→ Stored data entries
********************

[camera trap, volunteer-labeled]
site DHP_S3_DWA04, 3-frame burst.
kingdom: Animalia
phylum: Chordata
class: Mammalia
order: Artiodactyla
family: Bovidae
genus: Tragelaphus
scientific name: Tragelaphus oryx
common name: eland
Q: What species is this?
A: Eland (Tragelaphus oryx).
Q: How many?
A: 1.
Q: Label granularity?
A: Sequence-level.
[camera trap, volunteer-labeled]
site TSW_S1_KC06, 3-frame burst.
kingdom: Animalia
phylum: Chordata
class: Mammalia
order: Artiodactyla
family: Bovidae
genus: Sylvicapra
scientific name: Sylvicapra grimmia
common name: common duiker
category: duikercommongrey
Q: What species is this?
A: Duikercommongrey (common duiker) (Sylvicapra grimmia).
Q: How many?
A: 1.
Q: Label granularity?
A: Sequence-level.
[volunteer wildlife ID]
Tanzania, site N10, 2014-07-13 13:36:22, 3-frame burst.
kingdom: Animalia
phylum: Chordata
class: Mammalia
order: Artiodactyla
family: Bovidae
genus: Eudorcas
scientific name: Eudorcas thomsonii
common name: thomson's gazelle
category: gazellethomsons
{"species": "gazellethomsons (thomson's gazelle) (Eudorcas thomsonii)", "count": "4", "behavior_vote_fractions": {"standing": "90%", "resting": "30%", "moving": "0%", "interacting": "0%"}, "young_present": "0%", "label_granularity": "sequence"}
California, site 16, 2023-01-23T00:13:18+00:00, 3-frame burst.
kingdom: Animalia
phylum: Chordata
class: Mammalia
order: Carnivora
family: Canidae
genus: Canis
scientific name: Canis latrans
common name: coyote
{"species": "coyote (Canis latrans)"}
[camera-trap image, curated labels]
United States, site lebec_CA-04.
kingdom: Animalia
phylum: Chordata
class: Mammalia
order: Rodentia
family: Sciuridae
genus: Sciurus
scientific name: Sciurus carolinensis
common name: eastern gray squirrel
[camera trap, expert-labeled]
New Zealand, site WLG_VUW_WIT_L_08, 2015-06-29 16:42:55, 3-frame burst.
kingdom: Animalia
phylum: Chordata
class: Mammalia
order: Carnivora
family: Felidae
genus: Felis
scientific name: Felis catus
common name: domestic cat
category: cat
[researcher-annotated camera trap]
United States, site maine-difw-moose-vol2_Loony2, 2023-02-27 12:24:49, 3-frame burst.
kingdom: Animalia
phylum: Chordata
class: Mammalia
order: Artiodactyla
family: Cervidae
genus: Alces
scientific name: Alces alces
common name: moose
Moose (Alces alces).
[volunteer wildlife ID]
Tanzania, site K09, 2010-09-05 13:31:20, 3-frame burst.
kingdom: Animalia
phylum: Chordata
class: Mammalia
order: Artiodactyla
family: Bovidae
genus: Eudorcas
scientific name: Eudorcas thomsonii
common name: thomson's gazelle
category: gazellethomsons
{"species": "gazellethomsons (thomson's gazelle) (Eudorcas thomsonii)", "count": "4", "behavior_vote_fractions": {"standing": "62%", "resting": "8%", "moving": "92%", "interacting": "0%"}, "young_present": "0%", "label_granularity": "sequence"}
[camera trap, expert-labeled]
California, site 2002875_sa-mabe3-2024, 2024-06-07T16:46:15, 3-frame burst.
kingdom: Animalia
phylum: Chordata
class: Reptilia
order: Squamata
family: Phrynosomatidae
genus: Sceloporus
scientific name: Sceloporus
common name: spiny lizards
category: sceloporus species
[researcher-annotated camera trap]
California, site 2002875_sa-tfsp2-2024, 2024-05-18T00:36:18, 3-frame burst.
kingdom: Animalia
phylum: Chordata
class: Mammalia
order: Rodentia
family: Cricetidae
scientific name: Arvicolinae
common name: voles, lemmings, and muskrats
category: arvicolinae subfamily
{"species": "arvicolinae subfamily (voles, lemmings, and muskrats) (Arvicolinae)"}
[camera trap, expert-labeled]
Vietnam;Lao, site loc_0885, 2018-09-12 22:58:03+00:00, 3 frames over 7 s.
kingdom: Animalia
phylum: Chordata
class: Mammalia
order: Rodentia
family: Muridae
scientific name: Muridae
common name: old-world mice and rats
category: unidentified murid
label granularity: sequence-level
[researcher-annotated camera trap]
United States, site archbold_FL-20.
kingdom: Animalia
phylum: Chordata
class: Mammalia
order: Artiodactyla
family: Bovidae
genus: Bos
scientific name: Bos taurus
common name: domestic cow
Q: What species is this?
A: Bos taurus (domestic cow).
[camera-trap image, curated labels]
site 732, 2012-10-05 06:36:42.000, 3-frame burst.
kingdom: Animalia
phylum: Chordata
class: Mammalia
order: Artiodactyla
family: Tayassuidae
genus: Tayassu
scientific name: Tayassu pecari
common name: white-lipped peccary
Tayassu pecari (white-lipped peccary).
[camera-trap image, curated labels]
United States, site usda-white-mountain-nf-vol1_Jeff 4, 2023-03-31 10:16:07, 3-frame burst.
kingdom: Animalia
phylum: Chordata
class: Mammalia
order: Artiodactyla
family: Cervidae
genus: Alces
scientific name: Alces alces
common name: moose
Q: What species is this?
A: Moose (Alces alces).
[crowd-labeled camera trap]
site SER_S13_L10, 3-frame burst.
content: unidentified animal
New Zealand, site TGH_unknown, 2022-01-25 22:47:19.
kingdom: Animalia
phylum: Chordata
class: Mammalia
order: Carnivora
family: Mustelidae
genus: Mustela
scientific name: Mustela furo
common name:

********************

→ EXERCISE GOAL
An exact copy of every record is required.

→ COMPLETED TASK
[camera trap, volunteer-labeled]
site DHP_S3_DWA04, 3-frame burst.
kingdom: Animalia
phylum: Chordata
class: Mammalia
order: Artiodactyla
family: Bovidae
genus: Tragelaphus
scientific name: Tragelaphus oryx
common name: eland
Q: What species is this?
A: Eland (Tragelaphus oryx).
Q: How many?
A: 1.
Q: Label granularity?
A: Sequence-level.
[camera trap, volunteer-labeled]
site TSW_S1_KC06, 3-frame burst.
kingdom: Animalia
phylum: Chordata
class: Mammalia
order: Artiodactyla
family: Bovidae
genus: Sylvicapra
scientific name: Sylvicapra grimmia
common name: common duiker
category: duikercommongrey
Q: What species is this?
A: Duikercommongrey (common duiker) (Sylvicapra grimmia).
Q: How many?
A: 1.
Q: Label granularity?
A: Sequence-level.
[volunteer wildlife ID]
Tanzania, site N10, 2014-07-13 13:36:22, 3-frame burst.
kingdom: Animalia
phylum: Chordata
class: Mammalia
order: Artiodactyla
family: Bovidae
genus: Eudorcas
scientific name: Eudorcas thomsonii
common name: thomson's gazelle
category: gazellethomsons
{"species": "gazellethomsons (thomson's gazelle) (Eudorcas thomsonii)", "count": "4", "behavior_vote_fractions": {"standing": "90%", "resting": "30%", "moving": "0%", "interacting": "0%"}, "young_present": "0%", "label_granularity": "sequence"}
California, site 16, 2023-01-23T00:13:18+00:00, 3-frame burst.
kingdom: Animalia
phylum: Chordata
class: Mammalia
order: Carnivora
family: Canidae
genus: Canis
scientific name: Canis latrans
common name: coyote
{"species": "coyote (Canis latrans)"}
[camera-trap image, curated labels]
United States, site lebec_CA-04.
kingdom: Animalia
phylum: Chordata
class: Mammalia
order: Rodentia
family: Sciuridae
genus: Sciurus
scientific name: Sciurus carolinensis
common name: eastern gray squirrel
[camera trap, expert-labeled]
New Zealand, site WLG_VUW_WIT_L_08, 2015-06-29 16:42:55, 3-frame burst.
kingdom: Animalia
phylum: Chordata
class: Mammalia
order: Carnivora
family: Felidae
genus: Felis
scientific name: Felis catus
common name: domestic cat
category: cat
[researcher-annotated camera trap]
United States, site maine-difw-moose-vol2_Loony2, 2023-02-27 12:24:49, 3-frame burst.
kingdom: Animalia
phylum: Chordata
class: Mammalia
order: Artiodactyla
family: Cervidae
genus: Alces
scientific name: Alces alces
common name: moose
Moose (Alces alces).
[volunteer wildlife ID]
Tanzania, site K09, 2010-09-05 13:31:20, 3-frame burst.
kingdom: Animalia
phylum: Chordata
class: Mammalia
order: Artiodactyla
family: Bovidae
genus: Eudorcas
scientific name: Eudorcas thomsonii
common name: thomson's gazelle
category: gazellethomsons
{"species": "gazellethomsons (thomson's gazelle) (Eudorcas thomsonii)", "count": "4", "behavior_vote_fractions": {"standing": "62%", "resting": "8%", "moving": "92%", "interacting": "0%"}, "young_present": "0%", "label_granularity": "sequence"}
[camera trap, expert-labeled]
California, site 2002875_sa-mabe3-2024, 2024-06-07T16:46:15, 3-frame burst.
kingdom: Animalia
phylum: Chordata
class: Reptilia
order: Squamata
family: Phrynosomatidae
genus: Sceloporus
scientific name: Sceloporus
common name: spiny lizards
category: sceloporus species
[researcher-annotated camera trap]
California, site 2002875_sa-tfsp2-2024, 2024-05-18T00:36:18, 3-frame burst.
kingdom: Animalia
phylum: Chordata
class: Mammalia
order: Rodentia
family: Cricetidae
scientific name: Arvicolinae
common name: voles, lemmings, and muskrats
category: arvicolinae subfamily
{"species": "arvicolinae subfamily (voles, lemmings, and muskrats) (Arvicolinae)"}
[camera trap, expert-labeled]
Vietnam;Lao, site loc_0885, 2018-09-12 22:58:03+00:00, 3 frames over 7 s.
kingdom: Animalia
phylum: Chordata
class: Mammalia
order: Rodentia
family: Muridae
scientific name: Muridae
common name: old-world mice and rats
category: unidentified murid
label granularity: sequence-level
[researcher-annotated camera trap]
United States, site archbold_FL-20.
kingdom: Animalia
phylum: Chordata
class: Mammalia
order: Artiodactyla
family: Bovidae
genus: Bos
scientific name: Bos taurus
common name: domestic cow
Q: What species is this?
A: Bos taurus (domestic cow).
[camera-trap image, curated labels]
site 732, 2012-10-05 06:36:42.000, 3-frame burst.
kingdom: Animalia
phylum: Chordata
class: Mammalia
order: Artiodactyla
family: Tayassuidae
genus: Tayassu
scientific name: Tayassu pecari
common name: white-lipped peccary
Tayassu pecari (white-lipped peccary).
[camera-trap image, curated labels]
United States, site usda-white-mountain-nf-vol1_Jeff 4, 2023-03-31 10:16:07, 3-frame burst.
kingdom: Animalia
phylum: Chordata
class: Mammalia
order: Artiodactyla
family: Cervidae
genus: Alces
scientific name: Alces alces
common name: moose
Q: What species is this?
A: Moose (Alces alces).
[crowd-labeled camera trap]
site SER_S13_L10, 3-frame burst.
content: unidentified animal
New Zealand, site TGH_unknown, 2022-01-25 22:47:19.
kingdom: Animalia
phylum: Chordata
class: Mammalia
order: Carnivora
family: Mustelidae
genus: Mustela
scientific name: Mustela furo
common name:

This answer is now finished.